La matière et la couleur de l’eau étant trouvées, il faut faire voir ce qui nage et passe à sa surface. Il y a des cas où la matière liquide est invisible. Dans le recueillement d’un bassin de parc, couvert d’ombre, où tout se reflète exactement comme dans un miroir noir : les statues, les vasques, les arbres, les rocailles, les mousses, on n’aurait aucune idée que cette vision renversée est une pure image. Alors montent du fond invisible des eaux endormies, les fouilles étranges des nénuphars, des sagittaires, des plantains, des myriophylles, des cornifles et toute la famille des lentilles d’eau ou canetilles, qui viennent nager à la surface comme des ballons captifs retenus par le fil de leur tige, et coupent, de leurs feuilles horizontalement étalées, la vision verticale et illusoire des reflets.

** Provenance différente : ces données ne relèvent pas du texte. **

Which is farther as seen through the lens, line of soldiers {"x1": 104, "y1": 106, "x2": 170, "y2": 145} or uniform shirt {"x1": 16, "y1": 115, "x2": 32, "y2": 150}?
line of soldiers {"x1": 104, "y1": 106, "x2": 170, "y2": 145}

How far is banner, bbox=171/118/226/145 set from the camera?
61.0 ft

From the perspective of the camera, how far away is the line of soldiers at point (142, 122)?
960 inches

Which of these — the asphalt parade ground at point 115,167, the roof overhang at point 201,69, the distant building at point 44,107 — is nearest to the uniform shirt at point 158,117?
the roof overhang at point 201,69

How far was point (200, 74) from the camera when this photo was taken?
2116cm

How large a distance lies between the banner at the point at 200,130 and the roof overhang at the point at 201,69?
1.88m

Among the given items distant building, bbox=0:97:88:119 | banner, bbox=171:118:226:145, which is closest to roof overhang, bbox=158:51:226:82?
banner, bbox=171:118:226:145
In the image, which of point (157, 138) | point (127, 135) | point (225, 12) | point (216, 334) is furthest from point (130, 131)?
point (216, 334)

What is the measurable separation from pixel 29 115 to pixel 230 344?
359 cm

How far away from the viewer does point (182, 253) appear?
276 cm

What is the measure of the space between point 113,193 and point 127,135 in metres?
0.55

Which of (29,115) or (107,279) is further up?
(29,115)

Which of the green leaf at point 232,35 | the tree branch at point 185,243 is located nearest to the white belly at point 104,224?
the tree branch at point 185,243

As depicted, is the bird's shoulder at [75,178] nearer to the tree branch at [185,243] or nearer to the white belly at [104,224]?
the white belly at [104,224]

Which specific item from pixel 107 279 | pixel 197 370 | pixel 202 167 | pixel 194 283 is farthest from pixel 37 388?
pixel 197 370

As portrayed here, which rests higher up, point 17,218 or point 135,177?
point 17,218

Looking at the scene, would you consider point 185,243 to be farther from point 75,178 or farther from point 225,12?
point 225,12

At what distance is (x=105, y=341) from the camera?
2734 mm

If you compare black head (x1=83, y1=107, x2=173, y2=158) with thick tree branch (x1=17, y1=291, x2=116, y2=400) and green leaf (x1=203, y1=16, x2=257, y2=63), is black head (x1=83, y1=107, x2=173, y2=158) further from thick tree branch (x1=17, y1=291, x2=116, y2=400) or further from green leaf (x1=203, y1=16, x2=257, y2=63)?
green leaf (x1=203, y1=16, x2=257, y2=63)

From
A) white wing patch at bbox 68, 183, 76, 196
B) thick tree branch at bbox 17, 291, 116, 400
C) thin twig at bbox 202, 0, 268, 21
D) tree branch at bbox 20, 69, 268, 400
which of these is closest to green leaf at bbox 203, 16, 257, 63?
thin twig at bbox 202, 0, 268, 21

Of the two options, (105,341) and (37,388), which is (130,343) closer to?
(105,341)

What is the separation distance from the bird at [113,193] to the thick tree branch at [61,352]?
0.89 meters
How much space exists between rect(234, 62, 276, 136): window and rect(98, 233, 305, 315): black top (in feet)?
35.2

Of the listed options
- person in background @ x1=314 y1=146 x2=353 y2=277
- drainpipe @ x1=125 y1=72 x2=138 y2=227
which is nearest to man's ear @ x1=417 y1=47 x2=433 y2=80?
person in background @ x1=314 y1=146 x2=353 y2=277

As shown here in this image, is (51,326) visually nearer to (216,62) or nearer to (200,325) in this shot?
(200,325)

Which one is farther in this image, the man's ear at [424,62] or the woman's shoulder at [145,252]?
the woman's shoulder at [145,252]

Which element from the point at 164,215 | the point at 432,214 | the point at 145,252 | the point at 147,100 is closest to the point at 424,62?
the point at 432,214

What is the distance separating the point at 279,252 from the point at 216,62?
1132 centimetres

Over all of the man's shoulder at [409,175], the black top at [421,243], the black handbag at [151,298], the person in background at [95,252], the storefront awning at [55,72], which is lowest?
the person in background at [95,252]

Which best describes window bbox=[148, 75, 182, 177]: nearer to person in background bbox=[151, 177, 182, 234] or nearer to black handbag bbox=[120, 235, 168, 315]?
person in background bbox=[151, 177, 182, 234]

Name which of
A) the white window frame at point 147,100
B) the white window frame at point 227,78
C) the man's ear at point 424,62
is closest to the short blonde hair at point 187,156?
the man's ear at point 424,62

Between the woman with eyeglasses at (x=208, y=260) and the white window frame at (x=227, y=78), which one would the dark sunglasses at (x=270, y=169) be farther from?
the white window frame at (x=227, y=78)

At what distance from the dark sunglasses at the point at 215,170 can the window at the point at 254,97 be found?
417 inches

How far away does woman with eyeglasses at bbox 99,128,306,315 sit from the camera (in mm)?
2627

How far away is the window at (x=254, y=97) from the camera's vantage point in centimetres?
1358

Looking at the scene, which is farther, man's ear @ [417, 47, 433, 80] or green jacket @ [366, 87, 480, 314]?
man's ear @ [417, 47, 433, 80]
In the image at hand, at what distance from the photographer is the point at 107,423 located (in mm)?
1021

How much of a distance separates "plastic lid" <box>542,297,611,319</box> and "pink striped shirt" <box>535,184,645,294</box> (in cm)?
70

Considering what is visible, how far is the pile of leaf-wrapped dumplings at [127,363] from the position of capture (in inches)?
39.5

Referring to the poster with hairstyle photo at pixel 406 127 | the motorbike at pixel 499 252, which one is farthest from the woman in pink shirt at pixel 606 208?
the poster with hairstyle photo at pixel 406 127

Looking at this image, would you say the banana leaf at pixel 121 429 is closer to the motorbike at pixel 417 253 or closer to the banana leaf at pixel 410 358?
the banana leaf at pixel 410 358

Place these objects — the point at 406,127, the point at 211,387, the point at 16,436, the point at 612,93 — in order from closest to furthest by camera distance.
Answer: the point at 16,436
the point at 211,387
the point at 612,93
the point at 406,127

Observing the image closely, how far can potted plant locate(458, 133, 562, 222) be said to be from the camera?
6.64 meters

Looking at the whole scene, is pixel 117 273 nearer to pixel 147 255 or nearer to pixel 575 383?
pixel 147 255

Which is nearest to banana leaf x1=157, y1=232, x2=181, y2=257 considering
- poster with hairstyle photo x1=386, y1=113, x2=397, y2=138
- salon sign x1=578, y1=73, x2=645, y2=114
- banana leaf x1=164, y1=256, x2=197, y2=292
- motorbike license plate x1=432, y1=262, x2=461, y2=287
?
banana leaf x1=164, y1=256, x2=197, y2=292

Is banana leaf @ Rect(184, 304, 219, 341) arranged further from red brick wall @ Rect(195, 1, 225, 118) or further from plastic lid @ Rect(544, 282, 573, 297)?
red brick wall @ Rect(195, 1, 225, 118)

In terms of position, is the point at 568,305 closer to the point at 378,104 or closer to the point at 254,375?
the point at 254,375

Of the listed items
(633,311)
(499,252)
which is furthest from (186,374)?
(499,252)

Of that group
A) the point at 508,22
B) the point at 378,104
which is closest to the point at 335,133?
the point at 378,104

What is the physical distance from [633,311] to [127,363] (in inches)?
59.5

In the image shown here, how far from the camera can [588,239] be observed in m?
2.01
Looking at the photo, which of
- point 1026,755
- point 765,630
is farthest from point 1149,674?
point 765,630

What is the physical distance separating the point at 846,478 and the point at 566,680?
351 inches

Dans l’agitation des eaux courantes, la surface n’est plus indiquée par les plantes parasites des eaux inutiles, mais par les broderies que l’eau en mouvement fait et défait sans cesse et qui la font ressembler souvent à quelque vieux morceau de point d’Alençon aux mailles irrégulières. Mais ce qui serait irrégulier pour une œuvre de main humaine représente, dans un phénomène naturel, une surprenante régularité. Ce qui fait que l’œil reconnaît ou qu’il ne reconnaît pas, dans une peinture, la ressemblance de ces mille figures insaisissables, inconnues, qu’il entrevoit dans la rivière fuyante, comme les faces d’une foule qui s’écoule avec des gestes et des cris confus, c’est bien qu’elles ont ou qu’elles n’ont pas certains traits persistans, sous leur multiforme complexité. Un de ces traits, le voici : chaque accident du rivage, chaque tronc d’arbre ou angle de terrain, le plus minuscule promontoire, le moindre éboulis, chaque pieu planté sur le bord ou pile de pont, un paquet d’herbes arrêté par une branche, le moindre caillou travaille à cette broderie liquide. En s’opposant au courant, il divise la nappe d’eau en deux lignes qui, aussitôt l’obstacle passé, cherchent à regagner le centre du courant, se rejoignent, se dépassent, en se croisant et en formant un premier losange, vont se heurter des deux côtés à des courans plus forts ou au rivage qui les rejettent violemment vers le centre, se croisent encore, en une seconde figure de rhombe, et, de là, repartent dans une infinie diversité de formes, dominées par la force qui les attire toujours vers le centre, en dépit des obstacles, et marque ainsi la direction du courant. En même temps, l’inclinaison des lignes en marque la vitesse. Hokousaï, dans certaines vues du Fuji-Yama, n’a pas manqué de noter ces figures générales de l’eau en mouvement, à chaque pieu qui lui fait obstacle : les losanges. Et le peintre n’a pas besoin de les avoir étudiés scientifiquement, ni de faire sentir le moins du monde leurs apparences géométriques : il suffit qu’il ne les peigne pas dans son atelier, de recette, mais qu’il les observe sur place, pour sentir peu à peu la régulière harmonie de cette trame inlassablement tissée par les infiniment petits du rivage, d’après d’inviolables lois.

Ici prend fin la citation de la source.